Problem description
Beginning at the line that contains "How far from", transcribe the remaining lines of the listing exactly; include the final line and omit everything before.

(Records from a dataset)
* START *

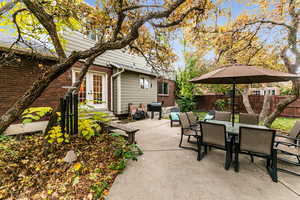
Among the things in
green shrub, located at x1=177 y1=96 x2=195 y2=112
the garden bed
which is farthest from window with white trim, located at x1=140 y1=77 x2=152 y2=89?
the garden bed

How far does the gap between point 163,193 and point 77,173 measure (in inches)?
69.0

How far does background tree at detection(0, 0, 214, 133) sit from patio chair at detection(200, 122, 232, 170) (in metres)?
2.67

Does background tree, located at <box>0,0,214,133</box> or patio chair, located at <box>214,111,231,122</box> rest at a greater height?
background tree, located at <box>0,0,214,133</box>

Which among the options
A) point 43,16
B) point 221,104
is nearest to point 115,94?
point 43,16

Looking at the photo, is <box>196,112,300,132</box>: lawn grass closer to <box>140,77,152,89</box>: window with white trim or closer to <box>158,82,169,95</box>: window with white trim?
<box>140,77,152,89</box>: window with white trim

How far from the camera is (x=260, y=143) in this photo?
7.75 ft

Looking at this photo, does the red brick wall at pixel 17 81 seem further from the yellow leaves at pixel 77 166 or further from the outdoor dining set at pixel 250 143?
the outdoor dining set at pixel 250 143

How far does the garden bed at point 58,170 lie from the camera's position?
6.62 ft

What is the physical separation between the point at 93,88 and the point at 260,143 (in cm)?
713

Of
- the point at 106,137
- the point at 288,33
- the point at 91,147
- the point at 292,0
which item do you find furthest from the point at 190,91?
the point at 91,147

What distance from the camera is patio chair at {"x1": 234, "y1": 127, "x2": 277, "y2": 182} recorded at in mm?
2293

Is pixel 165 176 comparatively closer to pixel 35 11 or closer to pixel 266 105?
pixel 35 11

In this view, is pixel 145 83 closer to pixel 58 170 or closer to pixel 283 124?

* END *

Exercise solution
How far from the camera is (x=260, y=143) in this photo?
7.75 ft

Looking at this photo, does the red brick wall at pixel 17 81 seem further from the yellow leaves at pixel 77 166 or further from the outdoor dining set at pixel 250 143?
the outdoor dining set at pixel 250 143

How far does the garden bed at point 58,170 lie from the camera's position?
6.62 ft

What is the physical separation between the point at 93,88 and the point at 260,143 (in cm)?
713

Of
- the point at 106,137
- the point at 288,33
- the point at 91,147
- the point at 292,0
which item do you find furthest from the point at 190,91?
the point at 91,147

What distance from the camera is patio chair at {"x1": 234, "y1": 127, "x2": 277, "y2": 182} recorded at in mm?
2293

Is pixel 165 176 comparatively closer to pixel 35 11 or closer to pixel 266 105?
pixel 35 11

In this view, is pixel 145 83 closer to pixel 58 170 or closer to pixel 283 124?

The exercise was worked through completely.